The brutality, cruelty and barbarism that Hore (1921-2006) witnessed during the Japanese airstrikes in his village in Chittagong and the devastation of the 1943 Bengal famine had a deep and lasting impact on the artist. He was inspired by Chittaprosad, the autodidact, and later, after joining the Calcutta Art School, he grew close to Zainul Abedin. Both were known for their harrowing documentation of the 1943 Bengal famine. Hore was an active member of the Communist Party of India, and even though he severed ties with it in later life, he remained a leftist at heart. His dramatic documentation of the Tebhaga movement had already been noticed, although he was still an untrained artist. At the art school, Hore was drawn to Safiuddin Ahmed and his powerful wood engravings. Socialist Chinese propaganda images drew Hore’s attention. The German Expressionists caught his eye, but it was a compassionate and committed Käthe Kollwitz who grew on Somnath Hore.

The works exhibited were executed between the 1960s and 1970s, around the time that Somnath Hore had joined Santiniketan to head the graphic and printmaking department in 1969.
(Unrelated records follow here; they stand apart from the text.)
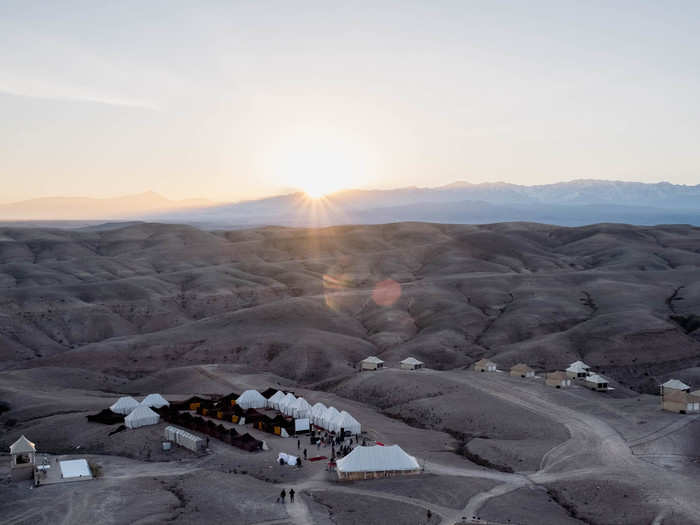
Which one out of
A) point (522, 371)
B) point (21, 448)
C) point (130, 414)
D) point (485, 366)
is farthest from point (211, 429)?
point (522, 371)

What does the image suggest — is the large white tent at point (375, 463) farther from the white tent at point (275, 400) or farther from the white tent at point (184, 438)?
the white tent at point (275, 400)

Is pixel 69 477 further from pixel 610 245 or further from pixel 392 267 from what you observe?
pixel 610 245

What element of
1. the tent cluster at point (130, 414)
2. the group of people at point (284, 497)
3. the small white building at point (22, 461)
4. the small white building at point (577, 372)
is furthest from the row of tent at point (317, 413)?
the small white building at point (577, 372)

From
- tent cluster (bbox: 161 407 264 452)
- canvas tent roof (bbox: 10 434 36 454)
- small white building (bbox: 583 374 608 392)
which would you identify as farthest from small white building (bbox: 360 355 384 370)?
canvas tent roof (bbox: 10 434 36 454)

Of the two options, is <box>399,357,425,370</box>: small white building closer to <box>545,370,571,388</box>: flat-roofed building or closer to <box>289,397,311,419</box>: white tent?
<box>545,370,571,388</box>: flat-roofed building

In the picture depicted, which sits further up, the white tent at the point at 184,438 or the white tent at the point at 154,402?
the white tent at the point at 184,438

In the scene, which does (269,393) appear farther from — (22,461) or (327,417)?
(22,461)

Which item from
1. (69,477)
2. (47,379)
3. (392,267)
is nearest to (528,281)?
(392,267)
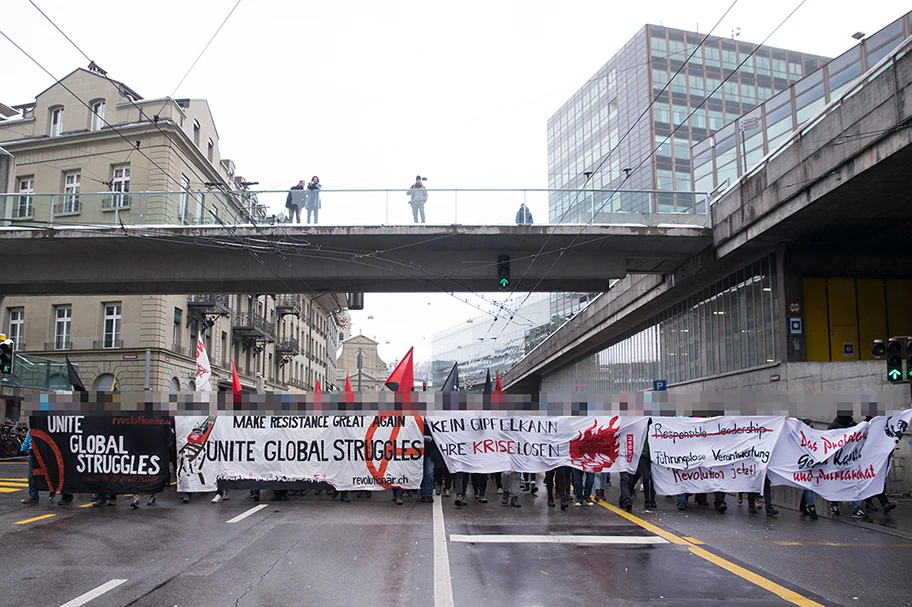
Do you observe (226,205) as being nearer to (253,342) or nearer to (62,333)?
(62,333)

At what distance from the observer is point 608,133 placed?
77438 millimetres

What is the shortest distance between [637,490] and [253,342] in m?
39.6

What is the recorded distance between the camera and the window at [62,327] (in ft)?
123

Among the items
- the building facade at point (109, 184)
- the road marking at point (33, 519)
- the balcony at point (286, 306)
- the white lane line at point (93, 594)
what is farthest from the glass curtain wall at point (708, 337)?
the balcony at point (286, 306)

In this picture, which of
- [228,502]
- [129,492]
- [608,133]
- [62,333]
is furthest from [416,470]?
[608,133]

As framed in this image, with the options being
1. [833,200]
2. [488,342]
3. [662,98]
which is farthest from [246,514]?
[662,98]

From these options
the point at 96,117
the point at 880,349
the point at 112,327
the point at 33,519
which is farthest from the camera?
the point at 96,117

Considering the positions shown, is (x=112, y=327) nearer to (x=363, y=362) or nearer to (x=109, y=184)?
(x=109, y=184)

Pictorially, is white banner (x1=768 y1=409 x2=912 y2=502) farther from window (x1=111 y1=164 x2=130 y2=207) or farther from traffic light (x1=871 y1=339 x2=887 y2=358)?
window (x1=111 y1=164 x2=130 y2=207)

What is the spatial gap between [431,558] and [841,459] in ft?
25.8

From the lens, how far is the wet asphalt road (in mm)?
6695

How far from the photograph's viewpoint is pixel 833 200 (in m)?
16.1

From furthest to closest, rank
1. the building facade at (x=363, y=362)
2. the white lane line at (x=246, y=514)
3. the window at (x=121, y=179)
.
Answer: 1. the building facade at (x=363, y=362)
2. the window at (x=121, y=179)
3. the white lane line at (x=246, y=514)

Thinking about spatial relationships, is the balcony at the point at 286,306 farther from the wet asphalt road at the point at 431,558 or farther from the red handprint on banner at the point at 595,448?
the red handprint on banner at the point at 595,448
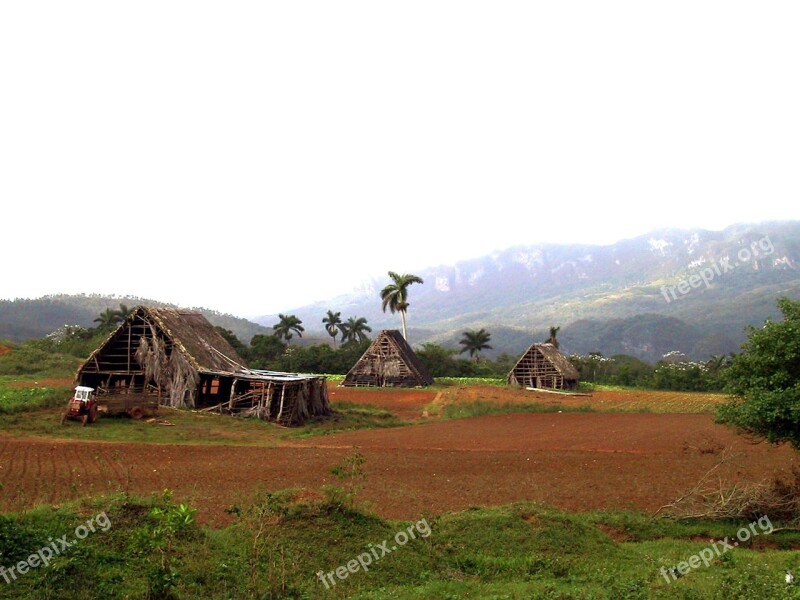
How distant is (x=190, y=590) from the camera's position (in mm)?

Male and female workers at construction sites (picture, left), some with the mask-like heads of his sculpted figures, portraits, a heavily pregnant goat, mating dogs, a crow swooping down on a morsel, skeletal strays, jagged lines defining human figures in various postures, a man about to violate a woman essayed with a few fluid strokes of his pen, a canine body fleshed out with dense cross hatching stretched diagonally across a sheet of paper (picture, right), the armature of sculptures that came later — all of these were expressed through an economy of lines. Many of these drawings — preparatory sketches probably — seem to have been done on the spot, capturing with amazing exactitude the truth of the moment.

The human battlefield exploded on the surface of his graphic works with a flurry of lines, occasionally with a splash of red and grey. In striking contrast are the images of oppressed humanity drained of the power to fight back. In between are haunting visions of ineffable beauty that only come true in dreams.